### RECORDS FOR THIS EXERCISE
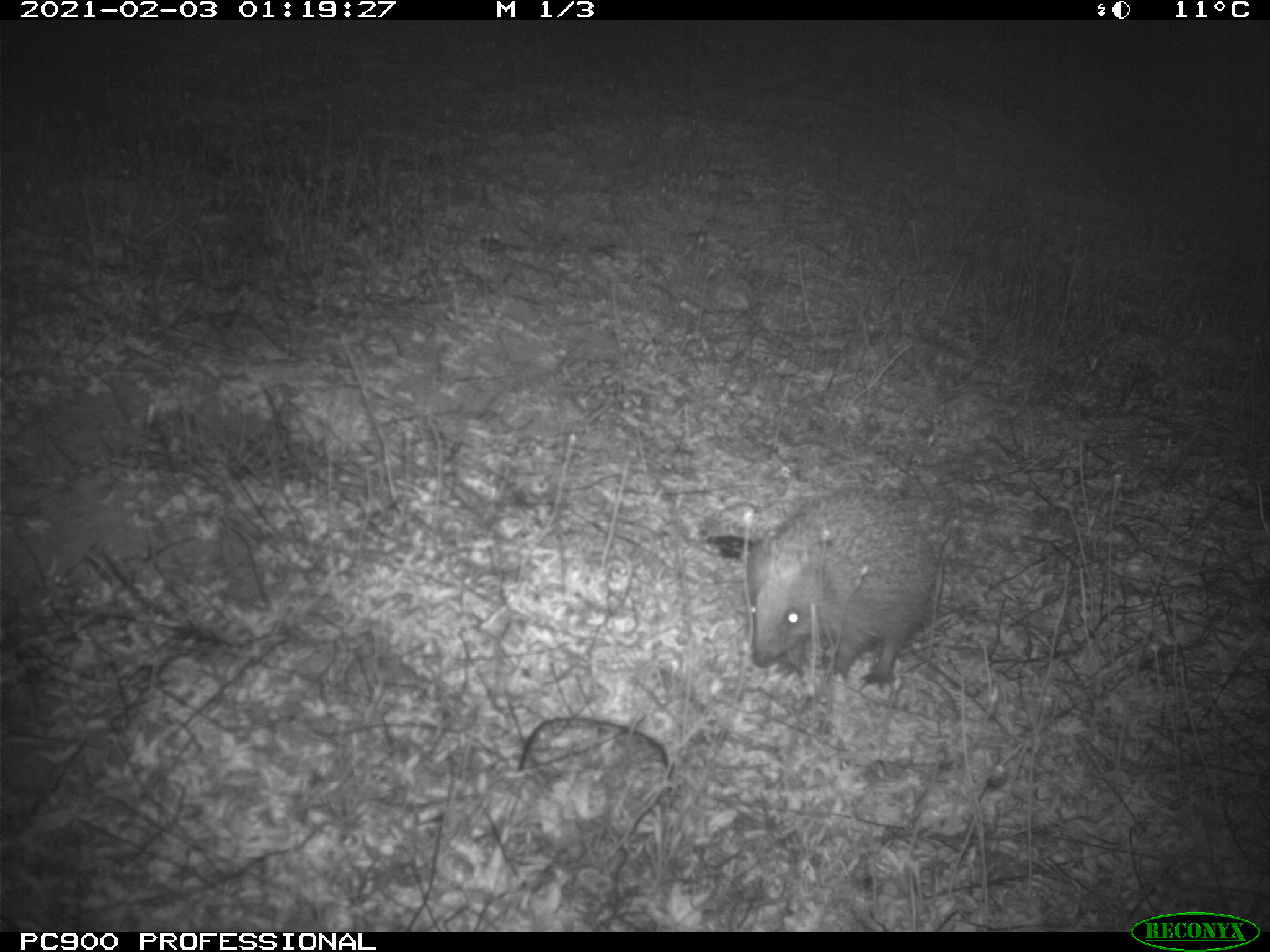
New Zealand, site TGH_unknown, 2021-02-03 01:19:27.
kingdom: Animalia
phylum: Chordata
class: Mammalia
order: Eulipotyphla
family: Erinaceidae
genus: Erinaceus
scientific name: Erinaceus europaeus europaeus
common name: european hedgehog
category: hedgehog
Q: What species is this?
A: Hedgehog (european hedgehog) (Erinaceus europaeus europaeus).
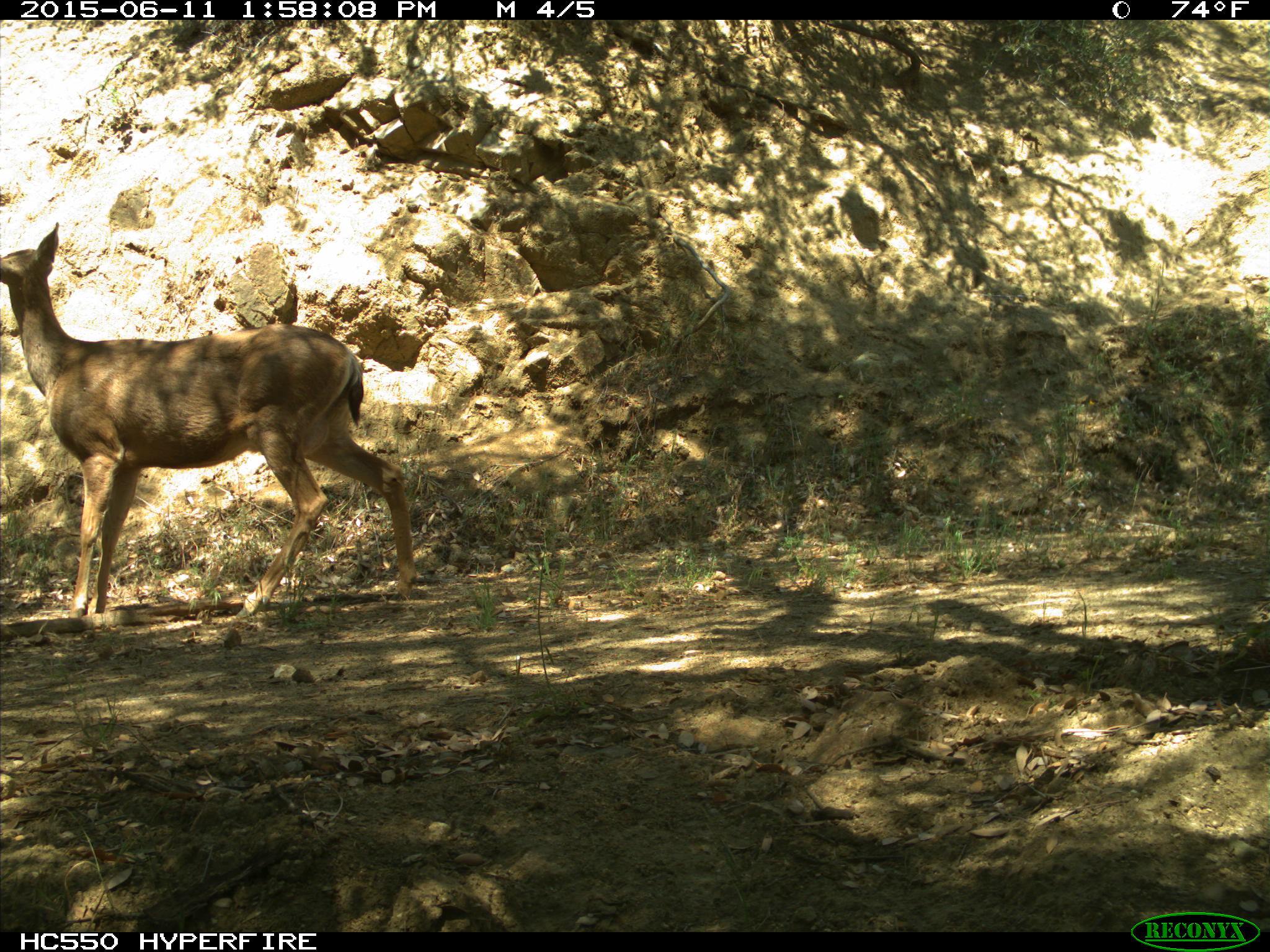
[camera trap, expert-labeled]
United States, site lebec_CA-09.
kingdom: Animalia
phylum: Chordata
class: Mammalia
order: Artiodactyla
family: Cervidae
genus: Odocoileus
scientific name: Odocoileus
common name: deer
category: unidentified deer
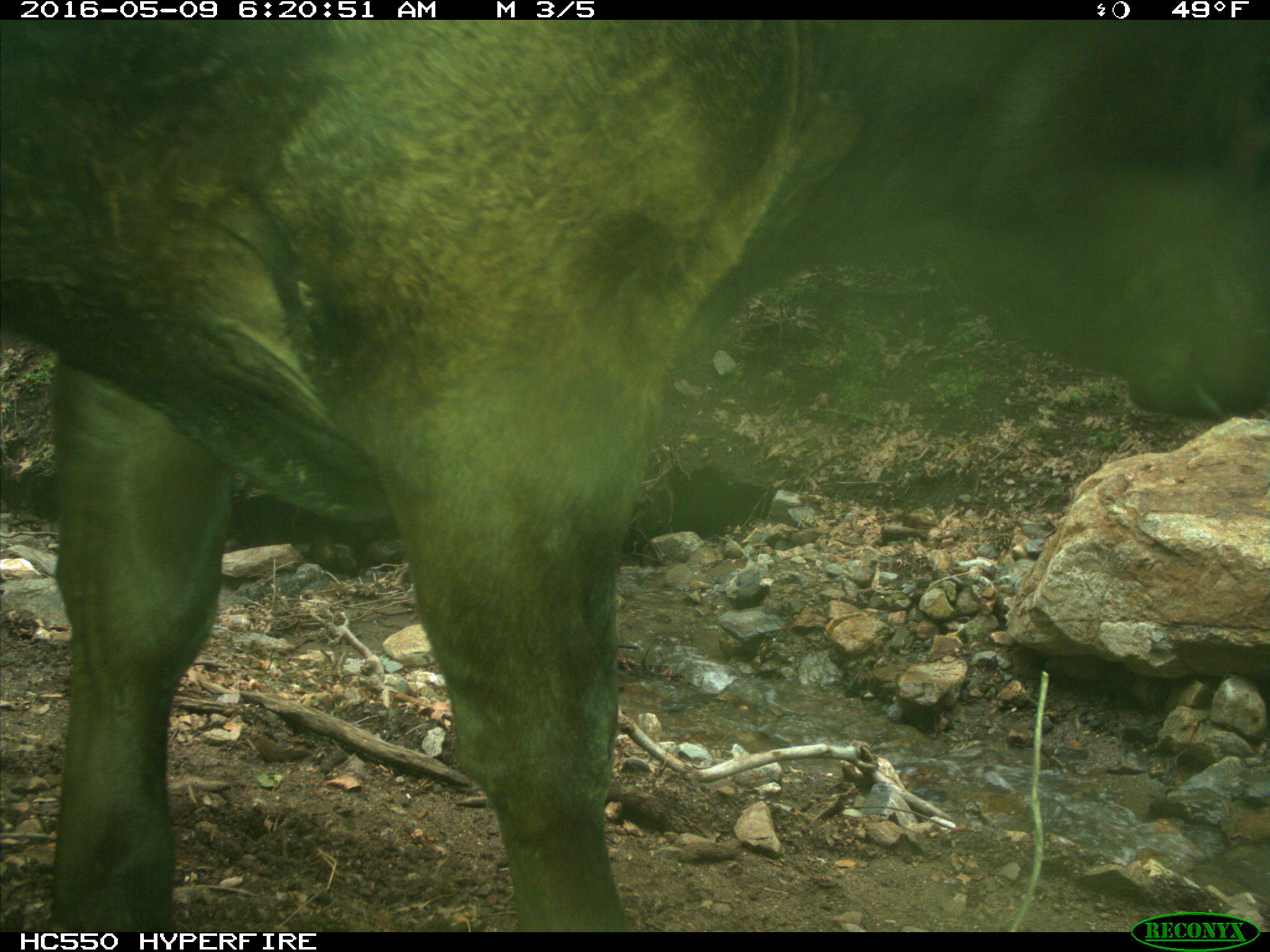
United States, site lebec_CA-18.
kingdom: Animalia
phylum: Chordata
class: Mammalia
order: Artiodactyla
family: Bovidae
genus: Bos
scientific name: Bos taurus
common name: domestic cow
######
■ **EXERCISE PROMPT**
Line count for the string "name": please say how many lines in the entries above contain it, with no other words.

■ **ANSWER SPACE**
6